Page text —
1008. Construct Binary Search Tree from Preorder Traversal

Return the root node of a binary search tree that matches the given preorder traversal.

(Recall that a binary search tree is a binary tree where for every node, any descendant of node.left has a value < node.val, and any descendant of node.right has a value > node.val.  Also recall that a preorder traversal displays the value of the node first, then traverses node.left, then traverses node.right.)

It's guaranteed that for the given test cases there is always possible to find a binary search tree with the given requirements.

Example 1:

Input: [8,5,1,7,10,12]
Output: [8,5,10,1,7,null,12]

 

Constraints:

  • 1 <= preorder.length <= 100
  • 1 <= preorder[i] <= 10^8
  • The values of preorder are distinct.

Excerpted records —
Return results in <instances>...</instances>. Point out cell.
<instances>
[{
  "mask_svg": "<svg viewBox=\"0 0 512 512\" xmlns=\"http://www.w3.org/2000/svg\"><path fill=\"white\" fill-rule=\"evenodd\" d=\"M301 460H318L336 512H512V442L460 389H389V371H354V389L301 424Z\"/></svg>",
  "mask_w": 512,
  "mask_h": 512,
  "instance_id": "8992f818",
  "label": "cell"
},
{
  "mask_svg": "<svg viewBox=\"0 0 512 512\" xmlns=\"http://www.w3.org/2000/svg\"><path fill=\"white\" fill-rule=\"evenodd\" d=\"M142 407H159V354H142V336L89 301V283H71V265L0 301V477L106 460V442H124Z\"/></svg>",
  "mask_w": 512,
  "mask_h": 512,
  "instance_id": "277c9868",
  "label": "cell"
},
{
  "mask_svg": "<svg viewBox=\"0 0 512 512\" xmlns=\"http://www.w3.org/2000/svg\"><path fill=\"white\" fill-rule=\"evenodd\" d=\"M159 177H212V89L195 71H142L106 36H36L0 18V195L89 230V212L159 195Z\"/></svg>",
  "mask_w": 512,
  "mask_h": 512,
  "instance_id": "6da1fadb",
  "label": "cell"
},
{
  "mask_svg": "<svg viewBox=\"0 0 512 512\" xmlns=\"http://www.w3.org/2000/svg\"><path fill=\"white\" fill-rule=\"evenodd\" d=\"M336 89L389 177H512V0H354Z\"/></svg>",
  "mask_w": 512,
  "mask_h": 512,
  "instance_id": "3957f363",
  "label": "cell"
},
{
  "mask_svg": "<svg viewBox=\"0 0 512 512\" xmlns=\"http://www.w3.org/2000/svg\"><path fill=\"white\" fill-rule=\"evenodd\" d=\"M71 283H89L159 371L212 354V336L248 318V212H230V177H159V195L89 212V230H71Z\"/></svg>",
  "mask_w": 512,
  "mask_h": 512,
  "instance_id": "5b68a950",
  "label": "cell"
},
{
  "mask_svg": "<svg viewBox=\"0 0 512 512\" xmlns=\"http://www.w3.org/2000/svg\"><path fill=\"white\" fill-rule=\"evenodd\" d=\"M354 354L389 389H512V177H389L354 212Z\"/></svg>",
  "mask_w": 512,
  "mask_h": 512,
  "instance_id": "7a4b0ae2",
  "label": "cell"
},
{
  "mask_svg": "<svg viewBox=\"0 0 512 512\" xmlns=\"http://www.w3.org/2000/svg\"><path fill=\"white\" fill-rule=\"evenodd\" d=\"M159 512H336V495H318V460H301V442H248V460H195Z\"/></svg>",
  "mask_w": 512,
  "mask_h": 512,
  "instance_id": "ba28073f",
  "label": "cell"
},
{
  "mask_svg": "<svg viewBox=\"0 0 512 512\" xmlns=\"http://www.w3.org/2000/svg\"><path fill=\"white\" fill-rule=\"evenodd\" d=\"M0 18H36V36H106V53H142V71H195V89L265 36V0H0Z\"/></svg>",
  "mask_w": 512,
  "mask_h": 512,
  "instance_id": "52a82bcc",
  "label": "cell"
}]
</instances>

Exercise task —
Could you quote the binary search tree problem, word for word, from "1008. Construct Binary" up to and including "then traverses node.right.)"?

Written response —
1008. Construct Binary Search Tree from Preorder Traversal

Return the root node of a binary search tree that matches the given preorder traversal.

(Recall that a binary search tree is a binary tree where for every node, any descendant of node.left has a value < node.val, and any descendant of node.right has a value > node.val.  Also recall that a preorder traversal displays the value of the node first, then traverses node.left, then traverses node.right.)